Голубые дороги — страница 48 из 51

Работалось в эти дни трудно. Дома на мольберте стоял холст. Леонов брал кисть, вешал на палец палитру, подходил к подрамнику и замирал.

Он создал уже немало картин, красочных, посвященных трудной профессии космонавтов, наполнил их мажорной гаммой красок, в каждом сюжете четкость, уверенность в победе человека над стихийными силами природы…

Его картины экспонировались на выставках, выставлялись на отчетных показах в Москве, Орле, Симферополе, Братиславе, Праге, Оттаве, Хельсинки. О нем писали как о признанном художнике, издательства охотно выпускали альбомы его работ… Но зачем все это, если нет Юрия…

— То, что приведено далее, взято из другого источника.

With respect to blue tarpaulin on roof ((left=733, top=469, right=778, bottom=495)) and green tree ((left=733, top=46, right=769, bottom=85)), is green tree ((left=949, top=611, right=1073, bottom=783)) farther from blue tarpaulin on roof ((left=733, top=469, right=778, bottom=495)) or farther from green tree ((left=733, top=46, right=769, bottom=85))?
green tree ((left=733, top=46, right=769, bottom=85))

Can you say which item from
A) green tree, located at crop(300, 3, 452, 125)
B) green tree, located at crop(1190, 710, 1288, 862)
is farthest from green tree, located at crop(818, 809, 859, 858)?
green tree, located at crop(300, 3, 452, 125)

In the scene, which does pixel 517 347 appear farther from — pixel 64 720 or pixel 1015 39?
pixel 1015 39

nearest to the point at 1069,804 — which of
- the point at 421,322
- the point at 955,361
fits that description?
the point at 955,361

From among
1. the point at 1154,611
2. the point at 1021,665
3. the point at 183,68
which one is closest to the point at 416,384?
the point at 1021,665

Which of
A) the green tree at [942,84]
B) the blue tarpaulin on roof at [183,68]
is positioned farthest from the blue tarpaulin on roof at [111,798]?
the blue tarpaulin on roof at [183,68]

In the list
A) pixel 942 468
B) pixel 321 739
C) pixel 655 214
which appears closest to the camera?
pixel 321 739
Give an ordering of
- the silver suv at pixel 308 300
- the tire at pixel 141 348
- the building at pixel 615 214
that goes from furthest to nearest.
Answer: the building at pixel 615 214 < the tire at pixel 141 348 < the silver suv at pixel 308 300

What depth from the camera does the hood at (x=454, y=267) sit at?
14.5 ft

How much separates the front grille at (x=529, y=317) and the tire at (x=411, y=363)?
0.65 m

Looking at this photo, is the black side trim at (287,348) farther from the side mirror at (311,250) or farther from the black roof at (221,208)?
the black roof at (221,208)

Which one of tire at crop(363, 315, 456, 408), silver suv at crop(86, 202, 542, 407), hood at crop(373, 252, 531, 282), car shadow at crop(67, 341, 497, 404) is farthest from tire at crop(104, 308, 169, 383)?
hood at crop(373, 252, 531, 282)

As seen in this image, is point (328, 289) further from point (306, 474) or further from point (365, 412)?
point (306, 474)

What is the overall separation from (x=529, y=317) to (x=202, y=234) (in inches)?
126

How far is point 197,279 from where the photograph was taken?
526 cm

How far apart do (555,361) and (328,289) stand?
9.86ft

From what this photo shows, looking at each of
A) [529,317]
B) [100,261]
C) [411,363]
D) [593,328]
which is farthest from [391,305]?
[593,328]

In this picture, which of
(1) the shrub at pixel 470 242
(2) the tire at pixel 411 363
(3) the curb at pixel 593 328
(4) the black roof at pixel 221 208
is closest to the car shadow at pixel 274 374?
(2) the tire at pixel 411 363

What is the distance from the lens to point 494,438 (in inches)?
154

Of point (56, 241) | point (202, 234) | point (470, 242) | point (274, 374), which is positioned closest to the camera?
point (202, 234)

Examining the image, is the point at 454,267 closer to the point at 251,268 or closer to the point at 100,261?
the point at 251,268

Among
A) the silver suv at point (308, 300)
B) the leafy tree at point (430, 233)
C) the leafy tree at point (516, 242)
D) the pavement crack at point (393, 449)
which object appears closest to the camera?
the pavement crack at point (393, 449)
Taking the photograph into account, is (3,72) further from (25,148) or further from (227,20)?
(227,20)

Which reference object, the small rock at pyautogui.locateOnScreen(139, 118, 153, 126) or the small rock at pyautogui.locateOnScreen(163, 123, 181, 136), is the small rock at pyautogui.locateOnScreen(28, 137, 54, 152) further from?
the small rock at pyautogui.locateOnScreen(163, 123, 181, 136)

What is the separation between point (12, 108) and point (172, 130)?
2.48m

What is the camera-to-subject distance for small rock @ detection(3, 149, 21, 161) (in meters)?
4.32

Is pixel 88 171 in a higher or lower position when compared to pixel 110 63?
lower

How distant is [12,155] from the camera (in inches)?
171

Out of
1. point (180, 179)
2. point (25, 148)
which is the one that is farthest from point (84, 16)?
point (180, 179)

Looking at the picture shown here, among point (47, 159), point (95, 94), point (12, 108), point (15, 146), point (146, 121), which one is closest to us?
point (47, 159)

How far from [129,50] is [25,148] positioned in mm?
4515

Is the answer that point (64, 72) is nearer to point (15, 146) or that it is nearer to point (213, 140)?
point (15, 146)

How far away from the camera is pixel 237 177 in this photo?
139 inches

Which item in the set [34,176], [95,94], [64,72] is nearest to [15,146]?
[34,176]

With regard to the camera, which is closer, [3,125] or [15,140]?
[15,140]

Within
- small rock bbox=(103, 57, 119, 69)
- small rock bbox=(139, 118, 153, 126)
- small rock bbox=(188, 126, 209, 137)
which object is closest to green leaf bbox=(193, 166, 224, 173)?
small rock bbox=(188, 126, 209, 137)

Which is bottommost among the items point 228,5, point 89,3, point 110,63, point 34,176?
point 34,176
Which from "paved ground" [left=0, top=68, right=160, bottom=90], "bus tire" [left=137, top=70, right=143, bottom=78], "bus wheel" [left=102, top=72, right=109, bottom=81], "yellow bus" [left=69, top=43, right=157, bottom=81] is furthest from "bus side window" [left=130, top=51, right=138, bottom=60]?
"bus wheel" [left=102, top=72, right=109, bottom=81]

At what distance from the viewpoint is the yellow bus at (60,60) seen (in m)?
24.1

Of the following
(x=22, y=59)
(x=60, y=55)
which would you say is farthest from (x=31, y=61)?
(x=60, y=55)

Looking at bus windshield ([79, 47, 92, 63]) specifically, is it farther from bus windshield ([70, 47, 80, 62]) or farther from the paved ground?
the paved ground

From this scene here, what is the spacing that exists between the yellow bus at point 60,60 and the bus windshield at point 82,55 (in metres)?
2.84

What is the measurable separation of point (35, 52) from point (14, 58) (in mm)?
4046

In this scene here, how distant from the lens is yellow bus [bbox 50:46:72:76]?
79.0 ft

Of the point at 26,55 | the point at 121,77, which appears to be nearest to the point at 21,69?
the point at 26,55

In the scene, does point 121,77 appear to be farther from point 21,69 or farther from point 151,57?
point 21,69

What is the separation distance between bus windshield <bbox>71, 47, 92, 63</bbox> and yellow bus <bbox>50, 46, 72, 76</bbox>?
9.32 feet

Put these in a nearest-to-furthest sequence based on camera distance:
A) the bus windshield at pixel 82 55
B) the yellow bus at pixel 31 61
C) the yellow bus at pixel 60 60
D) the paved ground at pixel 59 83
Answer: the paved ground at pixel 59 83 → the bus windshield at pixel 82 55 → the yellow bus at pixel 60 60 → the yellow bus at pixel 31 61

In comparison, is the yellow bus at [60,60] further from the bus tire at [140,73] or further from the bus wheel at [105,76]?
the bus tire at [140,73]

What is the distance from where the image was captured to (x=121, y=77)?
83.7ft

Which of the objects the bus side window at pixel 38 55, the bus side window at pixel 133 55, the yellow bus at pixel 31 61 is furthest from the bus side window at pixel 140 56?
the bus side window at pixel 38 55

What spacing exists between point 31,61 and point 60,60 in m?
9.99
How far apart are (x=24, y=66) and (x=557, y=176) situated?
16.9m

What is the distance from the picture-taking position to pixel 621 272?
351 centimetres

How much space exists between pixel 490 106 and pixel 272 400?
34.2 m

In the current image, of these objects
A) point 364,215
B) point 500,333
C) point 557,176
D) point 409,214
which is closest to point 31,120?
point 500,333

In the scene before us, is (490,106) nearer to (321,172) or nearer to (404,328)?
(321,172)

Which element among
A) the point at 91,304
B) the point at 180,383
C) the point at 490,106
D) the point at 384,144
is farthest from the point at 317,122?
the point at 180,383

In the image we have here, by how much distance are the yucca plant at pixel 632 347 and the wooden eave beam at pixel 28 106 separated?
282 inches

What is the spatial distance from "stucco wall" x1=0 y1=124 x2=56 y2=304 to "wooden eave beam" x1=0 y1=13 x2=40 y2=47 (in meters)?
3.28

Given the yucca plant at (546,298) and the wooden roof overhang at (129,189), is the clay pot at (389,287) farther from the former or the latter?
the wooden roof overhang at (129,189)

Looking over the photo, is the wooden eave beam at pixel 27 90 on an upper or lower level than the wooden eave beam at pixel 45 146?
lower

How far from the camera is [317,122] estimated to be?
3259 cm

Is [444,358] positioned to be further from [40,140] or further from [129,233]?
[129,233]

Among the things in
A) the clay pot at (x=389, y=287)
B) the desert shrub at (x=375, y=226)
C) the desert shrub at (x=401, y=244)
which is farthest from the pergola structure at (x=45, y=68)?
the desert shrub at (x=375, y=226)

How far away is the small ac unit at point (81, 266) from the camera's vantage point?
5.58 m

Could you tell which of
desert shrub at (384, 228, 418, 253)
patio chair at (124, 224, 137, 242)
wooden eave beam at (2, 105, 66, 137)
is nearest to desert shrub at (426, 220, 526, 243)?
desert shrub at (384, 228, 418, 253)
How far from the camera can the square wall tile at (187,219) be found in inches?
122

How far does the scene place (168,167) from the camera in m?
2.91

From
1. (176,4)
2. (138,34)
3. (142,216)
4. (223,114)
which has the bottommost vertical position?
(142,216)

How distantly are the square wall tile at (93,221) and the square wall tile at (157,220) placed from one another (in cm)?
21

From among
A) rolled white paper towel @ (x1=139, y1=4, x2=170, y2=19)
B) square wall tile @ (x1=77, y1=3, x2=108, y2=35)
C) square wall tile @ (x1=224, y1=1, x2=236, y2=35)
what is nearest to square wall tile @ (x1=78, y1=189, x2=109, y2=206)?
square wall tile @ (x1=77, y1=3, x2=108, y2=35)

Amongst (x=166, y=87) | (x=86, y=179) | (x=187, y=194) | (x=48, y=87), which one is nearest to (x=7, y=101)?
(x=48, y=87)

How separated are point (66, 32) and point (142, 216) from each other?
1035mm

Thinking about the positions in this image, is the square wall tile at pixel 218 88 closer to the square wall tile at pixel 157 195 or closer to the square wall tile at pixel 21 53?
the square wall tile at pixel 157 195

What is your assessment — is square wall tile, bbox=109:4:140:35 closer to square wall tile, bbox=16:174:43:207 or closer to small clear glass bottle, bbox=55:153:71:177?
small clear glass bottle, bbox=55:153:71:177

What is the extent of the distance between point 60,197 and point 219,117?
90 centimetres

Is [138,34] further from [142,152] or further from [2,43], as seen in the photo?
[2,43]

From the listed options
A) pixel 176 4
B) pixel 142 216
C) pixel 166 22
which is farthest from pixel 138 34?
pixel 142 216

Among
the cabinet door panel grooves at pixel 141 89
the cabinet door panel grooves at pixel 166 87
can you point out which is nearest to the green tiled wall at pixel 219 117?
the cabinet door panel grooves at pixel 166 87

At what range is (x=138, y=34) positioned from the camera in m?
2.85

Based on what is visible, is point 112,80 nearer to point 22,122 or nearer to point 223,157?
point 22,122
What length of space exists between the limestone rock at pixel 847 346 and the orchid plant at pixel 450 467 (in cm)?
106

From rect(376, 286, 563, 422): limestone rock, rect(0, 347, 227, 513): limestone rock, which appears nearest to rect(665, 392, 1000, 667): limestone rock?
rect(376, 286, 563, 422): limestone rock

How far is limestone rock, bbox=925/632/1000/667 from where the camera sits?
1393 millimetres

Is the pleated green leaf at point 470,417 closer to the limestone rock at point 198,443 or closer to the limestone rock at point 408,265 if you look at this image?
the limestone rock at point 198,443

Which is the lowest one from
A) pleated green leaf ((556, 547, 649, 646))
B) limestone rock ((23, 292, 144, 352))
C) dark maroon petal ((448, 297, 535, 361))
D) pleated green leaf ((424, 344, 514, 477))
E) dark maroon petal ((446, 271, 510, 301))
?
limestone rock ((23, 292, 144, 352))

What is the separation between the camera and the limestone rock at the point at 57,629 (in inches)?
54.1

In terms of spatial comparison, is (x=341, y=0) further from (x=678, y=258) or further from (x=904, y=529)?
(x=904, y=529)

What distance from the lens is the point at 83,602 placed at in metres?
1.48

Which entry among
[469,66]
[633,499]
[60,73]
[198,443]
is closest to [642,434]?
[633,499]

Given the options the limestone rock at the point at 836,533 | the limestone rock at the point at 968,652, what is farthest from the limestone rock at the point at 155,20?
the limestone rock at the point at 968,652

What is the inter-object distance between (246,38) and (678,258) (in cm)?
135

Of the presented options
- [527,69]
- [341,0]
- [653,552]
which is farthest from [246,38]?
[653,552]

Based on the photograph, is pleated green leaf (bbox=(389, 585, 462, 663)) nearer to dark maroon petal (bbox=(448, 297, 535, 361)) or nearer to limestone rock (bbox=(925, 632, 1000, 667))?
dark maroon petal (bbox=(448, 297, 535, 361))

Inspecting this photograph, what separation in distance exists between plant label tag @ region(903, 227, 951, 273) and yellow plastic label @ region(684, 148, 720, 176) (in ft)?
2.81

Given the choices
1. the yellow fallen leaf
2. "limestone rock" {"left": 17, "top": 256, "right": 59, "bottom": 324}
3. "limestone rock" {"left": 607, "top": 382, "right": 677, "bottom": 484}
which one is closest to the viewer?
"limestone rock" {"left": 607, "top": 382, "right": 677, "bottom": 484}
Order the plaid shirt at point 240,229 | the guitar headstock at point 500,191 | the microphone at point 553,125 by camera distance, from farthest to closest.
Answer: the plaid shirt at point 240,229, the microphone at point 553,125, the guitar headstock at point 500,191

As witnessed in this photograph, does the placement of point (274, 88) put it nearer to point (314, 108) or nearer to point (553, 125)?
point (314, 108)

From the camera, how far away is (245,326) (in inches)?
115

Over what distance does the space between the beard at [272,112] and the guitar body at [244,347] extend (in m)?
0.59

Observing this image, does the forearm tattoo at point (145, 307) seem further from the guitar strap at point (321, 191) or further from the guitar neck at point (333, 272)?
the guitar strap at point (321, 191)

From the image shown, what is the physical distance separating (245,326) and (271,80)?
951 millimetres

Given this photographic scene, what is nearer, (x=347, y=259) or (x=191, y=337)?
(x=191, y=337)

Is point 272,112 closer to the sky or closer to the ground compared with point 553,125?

Мысли бессвязно скакали, носились, метались. Алексей Архипович вспомнил почему‑то свою поездку во Францию. Там сотрудники посольства однажды ему сообщили, что жена Антуана де Сент–Экзюпери желает встретиться с ним. Строптивая и экстравагантная Консуэло, всегда бежавшая от летчиков, просит аудиенции у летчика.

 — В любой день и час.

Невысокая, аккуратная женщина, современно одетая, со следами былой красоты, с хорошими манерами и плохим характером, говорит:

 — Я просила этой встречи, месье Леонов, чтобы сказать, что вы напомнили мне Антуана.

 — Спасибо. Я необычайно счастлив, что вижу спутницу великого Экзюпери.

 — Вы знаете Антуана, читали его, да? Он правда неплохо писал?

 — В нашей стране любят Экзюпери, его книги изданы огромным тиражом. «Маленький принц» идет в театрах многих городов…

 — Антуан сделал много ошибок. Однажды он плохо написал о вашей стране, гостем которой был в 1935 году. Он потом очень переживал. Если бы он знал, что русские станут первыми в космосе… Потом он написал и такие строчки:

«Постепенно я начинаю понимать, как я был наивен, когда верил всяким россказням… Я не стану больше удивляться внешним проявлениям жизни… По собственным ошибкам я вижу, как настойчиво стараются у нас исказить русский опыт. Нет, эту страну надо искать в чем‑то другом. Лишь через это другое можно понять, как глубоко ее почва взрыхлена революцией…»

 — «Это очень печально — когда забывают друзей», — процитировал Леонов.

Консуэло встрепенулась, словно увидела хорошо знакомого человека.

 — Вы помните «Маленького принца»? Да, да, вы художник, я забыла. — Глаза Консуэло повлажнели, но, вспомнив о присутствующих здесь респектабельных мужчинах, она мило и отвлеченно улыбнулась своим мыслям. — Это хорошо, когда художники приходят в авиацию.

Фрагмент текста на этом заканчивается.